Starting with the line below that holds "Sturgis Single Family" and stopping after the line that holds "Cones do pinho do pinheiro foto de stock", transcribe the lines exactly, leaving out all pictures.

>>>

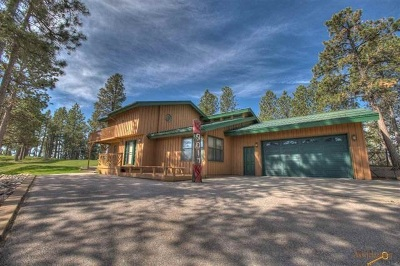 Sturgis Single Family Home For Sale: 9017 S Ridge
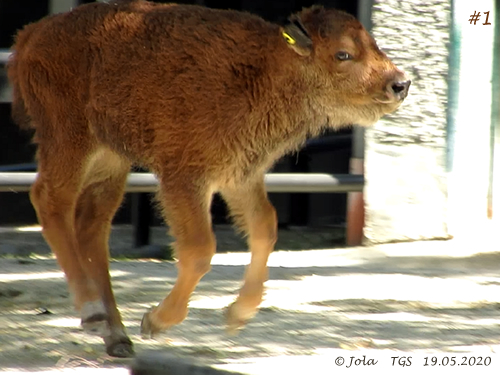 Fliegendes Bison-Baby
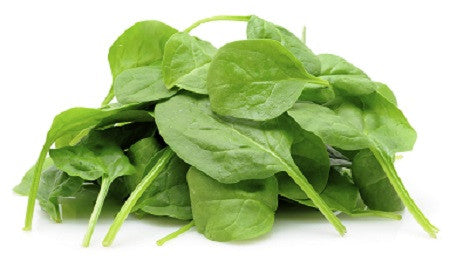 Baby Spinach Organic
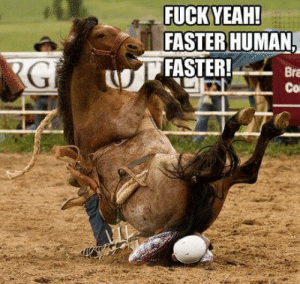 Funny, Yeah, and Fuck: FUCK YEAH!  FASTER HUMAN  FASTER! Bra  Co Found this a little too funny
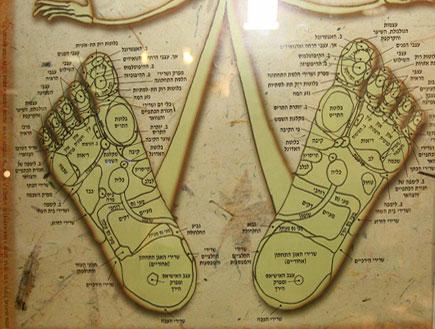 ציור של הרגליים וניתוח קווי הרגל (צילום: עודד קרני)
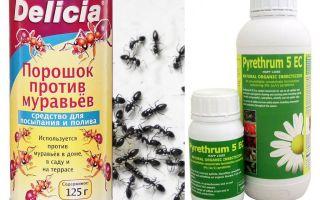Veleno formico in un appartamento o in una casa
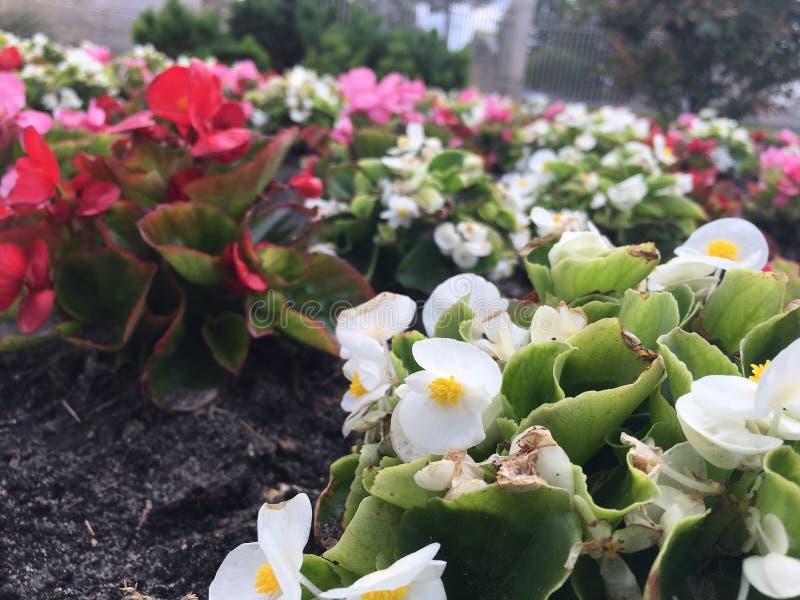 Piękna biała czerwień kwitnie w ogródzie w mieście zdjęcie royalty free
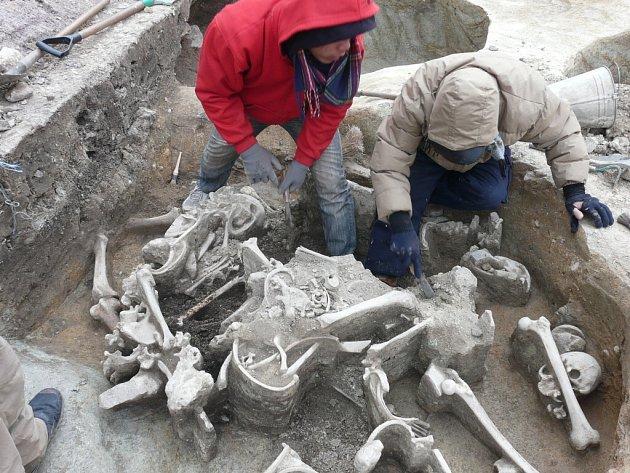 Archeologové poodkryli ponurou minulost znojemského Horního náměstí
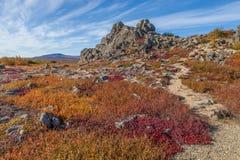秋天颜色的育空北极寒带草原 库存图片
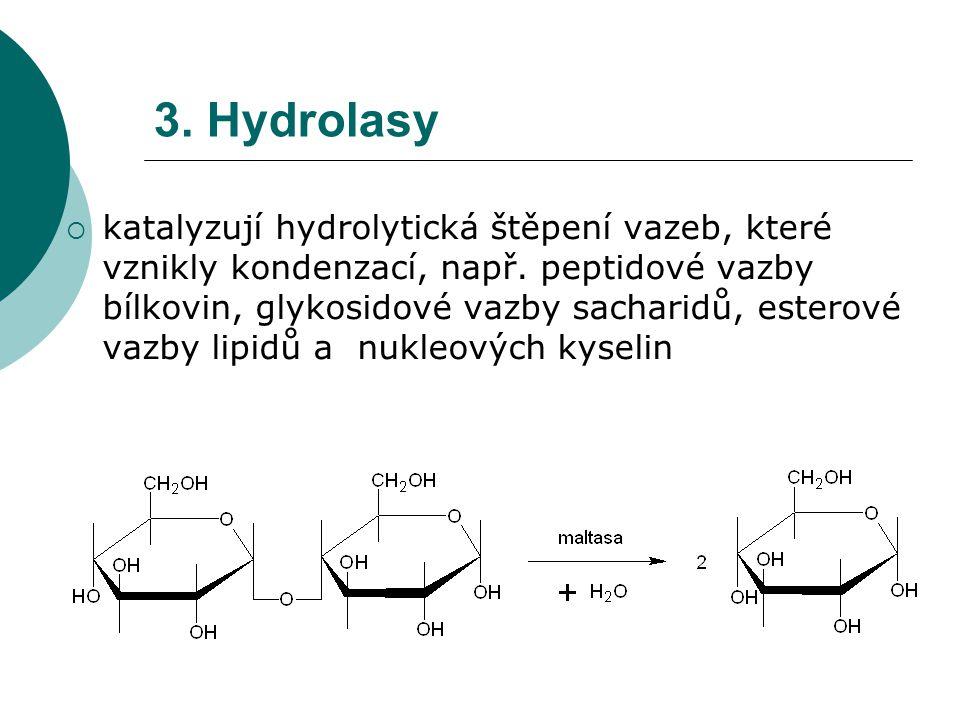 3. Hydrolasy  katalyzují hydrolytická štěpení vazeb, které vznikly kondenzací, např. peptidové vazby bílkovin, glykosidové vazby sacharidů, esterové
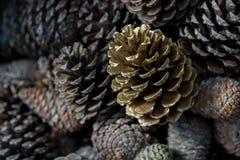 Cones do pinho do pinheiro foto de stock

<<<
>>>

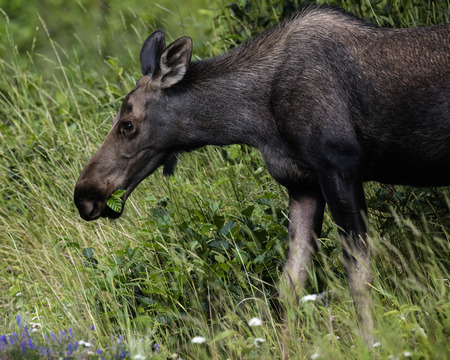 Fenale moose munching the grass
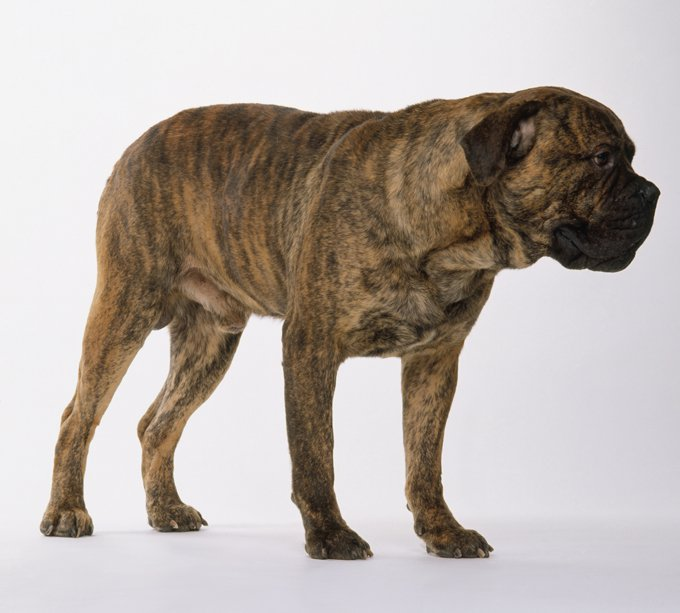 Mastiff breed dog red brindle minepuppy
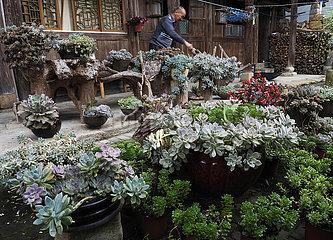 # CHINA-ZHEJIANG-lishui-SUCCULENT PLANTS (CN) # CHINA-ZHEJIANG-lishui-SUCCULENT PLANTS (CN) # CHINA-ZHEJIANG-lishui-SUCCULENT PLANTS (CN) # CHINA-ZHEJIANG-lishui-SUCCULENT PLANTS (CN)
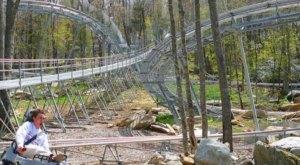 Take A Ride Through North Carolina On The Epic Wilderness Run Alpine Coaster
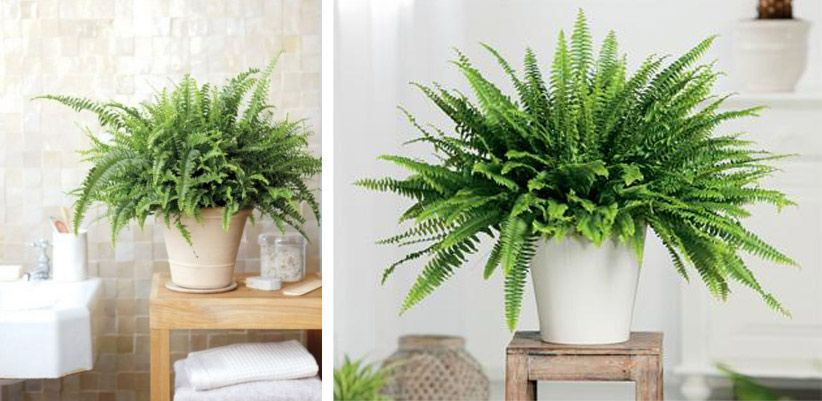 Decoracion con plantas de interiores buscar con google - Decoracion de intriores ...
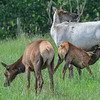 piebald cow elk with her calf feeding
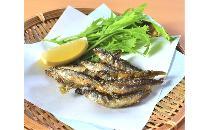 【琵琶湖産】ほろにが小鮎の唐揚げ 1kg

<<<

## Finished task
 Sturgis Single Family Home For Sale: 9017 S Ridge
 Fliegendes Bison-Baby
 Baby Spinach Organic
 Funny, Yeah, and Fuck: FUCK YEAH!  FASTER HUMAN  FASTER! Bra  Co Found this a little too funny
 ציור של הרגליים וניתוח קווי הרגל (צילום: עודד קרני)
Veleno formico in un appartamento o in una casa
 Piękna biała czerwień kwitnie w ogródzie w mieście zdjęcie royalty free
 Archeologové poodkryli ponurou minulost znojemského Horního náměstí
秋天颜色的育空北极寒带草原 库存图片
 3. Hydrolasy  katalyzují hydrolytická štěpení vazeb, které vznikly kondenzací, např. peptidové vazby bílkovin, glykosidové vazby sacharidů, esterové
 Cones do pinho do pinheiro foto de stock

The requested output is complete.